Il tennis è uno sport di squadra
Una delle cose che mi ha infastidito nel leggere l’autobiografia di Andre Agassi, “Open”, era l’ovvia importanza per lui del suo team di supporto – sia come giocatore che come individuo. Sebbene fosse Andre a giocare le partite e a collezionare i trofei, ha riconosciuto liberamente che non avrebbe potuto farlo senza il fratello e incoraggiare Philly; il suo consigliere e manager Perry Rogers; i suoi allenatori Nick Bollettieri, Brad Gilbert e Darren Cahill; il suo allenatore, amico e talvolta guardia del corpo, Gil Reyes; e persino suo padre che lo ha spinto a diventare il miglior tennista del mondo.

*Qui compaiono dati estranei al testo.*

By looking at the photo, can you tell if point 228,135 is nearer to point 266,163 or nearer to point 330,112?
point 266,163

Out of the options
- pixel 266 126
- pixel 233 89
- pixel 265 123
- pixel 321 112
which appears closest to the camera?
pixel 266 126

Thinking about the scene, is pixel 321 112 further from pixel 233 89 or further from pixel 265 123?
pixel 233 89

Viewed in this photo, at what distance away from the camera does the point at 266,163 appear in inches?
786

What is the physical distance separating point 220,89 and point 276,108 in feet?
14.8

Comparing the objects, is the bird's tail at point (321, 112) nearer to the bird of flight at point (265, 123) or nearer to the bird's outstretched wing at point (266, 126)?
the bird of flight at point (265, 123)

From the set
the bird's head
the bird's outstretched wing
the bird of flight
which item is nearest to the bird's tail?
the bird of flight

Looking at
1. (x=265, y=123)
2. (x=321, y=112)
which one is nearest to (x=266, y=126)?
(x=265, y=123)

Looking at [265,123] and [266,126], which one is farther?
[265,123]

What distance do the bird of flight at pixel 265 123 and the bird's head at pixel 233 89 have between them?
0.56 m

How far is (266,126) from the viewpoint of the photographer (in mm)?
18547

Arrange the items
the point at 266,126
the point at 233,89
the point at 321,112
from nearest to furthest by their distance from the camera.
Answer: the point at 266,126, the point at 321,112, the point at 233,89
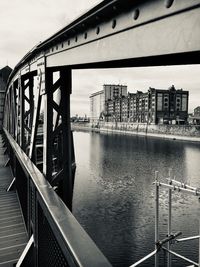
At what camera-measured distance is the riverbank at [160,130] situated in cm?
8325

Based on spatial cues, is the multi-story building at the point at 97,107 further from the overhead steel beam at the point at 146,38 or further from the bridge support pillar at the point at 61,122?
the overhead steel beam at the point at 146,38

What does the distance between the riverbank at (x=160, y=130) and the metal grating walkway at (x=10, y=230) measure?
77.5 m

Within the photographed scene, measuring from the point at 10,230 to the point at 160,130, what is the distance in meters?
96.9

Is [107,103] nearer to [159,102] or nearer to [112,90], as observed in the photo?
[112,90]

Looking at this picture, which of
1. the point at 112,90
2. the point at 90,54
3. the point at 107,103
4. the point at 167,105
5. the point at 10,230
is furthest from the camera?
the point at 112,90

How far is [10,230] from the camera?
626cm

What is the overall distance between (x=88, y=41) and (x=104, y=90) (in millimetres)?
176863

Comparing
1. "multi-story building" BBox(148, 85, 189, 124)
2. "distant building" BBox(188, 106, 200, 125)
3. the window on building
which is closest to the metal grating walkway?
"distant building" BBox(188, 106, 200, 125)

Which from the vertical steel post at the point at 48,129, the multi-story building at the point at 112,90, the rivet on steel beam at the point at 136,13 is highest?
the multi-story building at the point at 112,90

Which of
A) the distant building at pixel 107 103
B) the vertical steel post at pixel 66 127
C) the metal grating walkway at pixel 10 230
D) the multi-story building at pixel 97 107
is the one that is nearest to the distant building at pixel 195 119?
the distant building at pixel 107 103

Gli sport di squadra hanno anche un team di supporto dietro le quinte, il ruolo che è quello di allenare, organizzare e curare gli interessi dei giocatori. Spesso è la qualità del team di supporto che fa la differenza tra vincere e perdere quando non c’è molto da scegliere tra i giocatori su ciascun lato. Lo stesso principio si applica nel mondo degli affari, in quello militare e probabilmente in qualsiasi altra organizzazione umana a cui tenga conto.

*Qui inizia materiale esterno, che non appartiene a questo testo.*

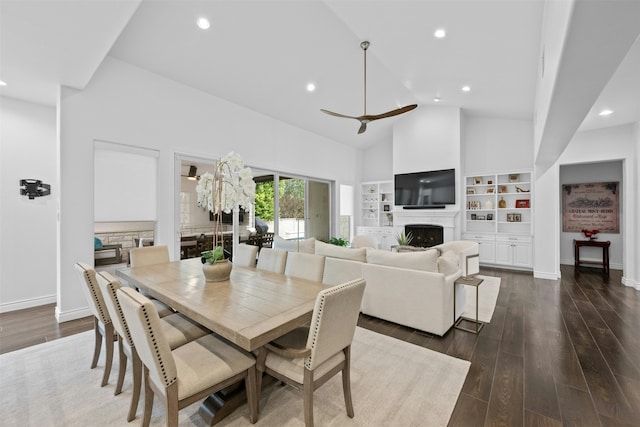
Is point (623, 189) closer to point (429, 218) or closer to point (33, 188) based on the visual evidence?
point (429, 218)

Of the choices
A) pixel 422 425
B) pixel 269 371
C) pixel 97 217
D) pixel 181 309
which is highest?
pixel 97 217

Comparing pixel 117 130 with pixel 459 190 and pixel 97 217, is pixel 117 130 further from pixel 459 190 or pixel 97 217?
pixel 459 190

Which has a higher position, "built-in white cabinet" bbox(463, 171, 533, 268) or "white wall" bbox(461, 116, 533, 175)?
"white wall" bbox(461, 116, 533, 175)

Questo concetto può persino estendersi oltre il coinvolgimento diretto di colleghi e dipendenti, familiari e dipendenti. Andre Agassi non ha fatto mistero dei suoi sentimenti ambivalenti nei confronti del tennis. Eppure sembra aver scoperto il suo scopo in tutto questo attraverso la sua famiglia e la fondazione di beneficenza che, tra gli altri progetti, finanzia l’educazione nella città. In effetti, questo sembra essere il fattore che lo ha motivato a continuare a giocare ai massimi livelli fino all’età di 36 anni, nonostante il duraturo dolore alla schiena verso la fine della sua carriera. Quando le cose erano difficili, ricordava a se stesso che stava giocando non per il proprio beneficio, ma per tutti quelli che dipendevano da lui. Così anche questi entrarono a far parte della sua squadra allargata, e ogni volta che usciva in campo li rappresentava.

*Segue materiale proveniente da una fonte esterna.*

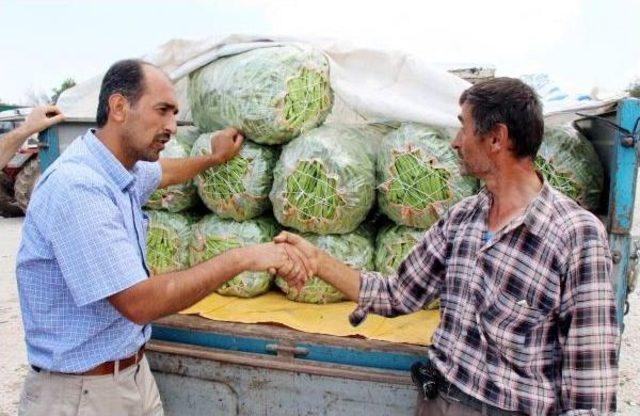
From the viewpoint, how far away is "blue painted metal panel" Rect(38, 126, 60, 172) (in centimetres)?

Forse è per caso che l’illuminazione di Andre coincide con la sua trasformazione da ribelle disadattato a statista anziano del gioco – ma io non la penso così. Credo che tutti abbiamo un bisogno interiore di sentire che il nostro lavoro ha uno scopo e un impatto al di là di noi stessi; assolutamente questo è ciò che dà senso alla nostra esistenza. Vale la pena che ognuno di noi si ponga la stessa domanda, indipendentemente dal nostro ruolo e dalla nostra posizione nella vita: “Per chi sto giocando?”